Page extract
Start
If ten years ago somebody told you that a teenager outside of your house could access your email, banking, and even your personal health information, through flaws in your home’s Internet‐connected lighting system you probably think they were watching too much science fiction. Unfortunately, this is becoming a reality in a world that’s increasingly powered by connected sensors. More specifically, connected sensors have three key properties. First, they’re physical objects like appliances. Second, they collect data from the environment around them. And third, they’re connected to the Internet, so they can exchange information with each other, and other systems.
So, these sensors have a wide range of capabilities. Some can see, or record video, others can measure temperature or count the amount of particles in the air. With connectivity, they form a collective that’s greater than the sum of their parts. So when people are talking about the Internet of Things, they’re talking about connected sensors. And as we know, there’s a direct relationship between our reliance on technology and the detriment that can happen if things go wrong.
So for example, we all see the benefits of active safety systems in cars. In this picture, we see an example of a car that avoids accidents by sensing the physical environment around it and then wirelessly exchanging warning messages with other nearby vehicles. But that same safety technology, if attacked, can actually allow you to immobilize a vehicle or even disable breaks while driving.
End
Raw data
Start
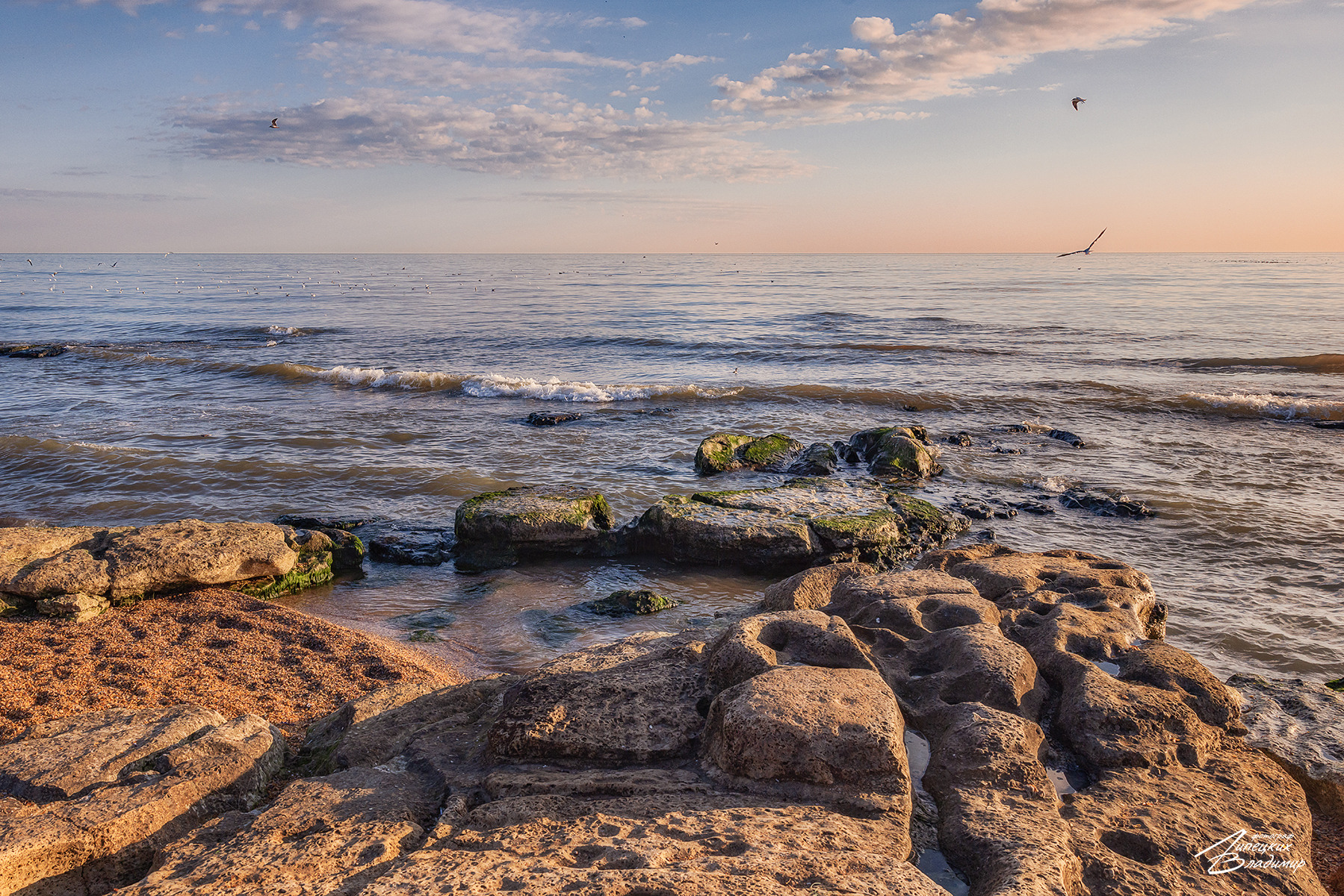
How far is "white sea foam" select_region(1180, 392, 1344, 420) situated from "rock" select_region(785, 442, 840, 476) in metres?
End
Do these statements agree with the passage on connected sensors? Answer yes or no for each and quote the deciding words. (a) Connected sensors have three key properties. (b) Some sensors can count the amount of particles in the air. (c) With connectivity, sensors form a collective that is smaller than the sum of their parts.

(a) Yes: "connected sensors have three key properties."
(b) Yes: "others can measure temperature or count the amount of particles in the air."
(c) No: "they form a collective that’s greater than the sum of their parts."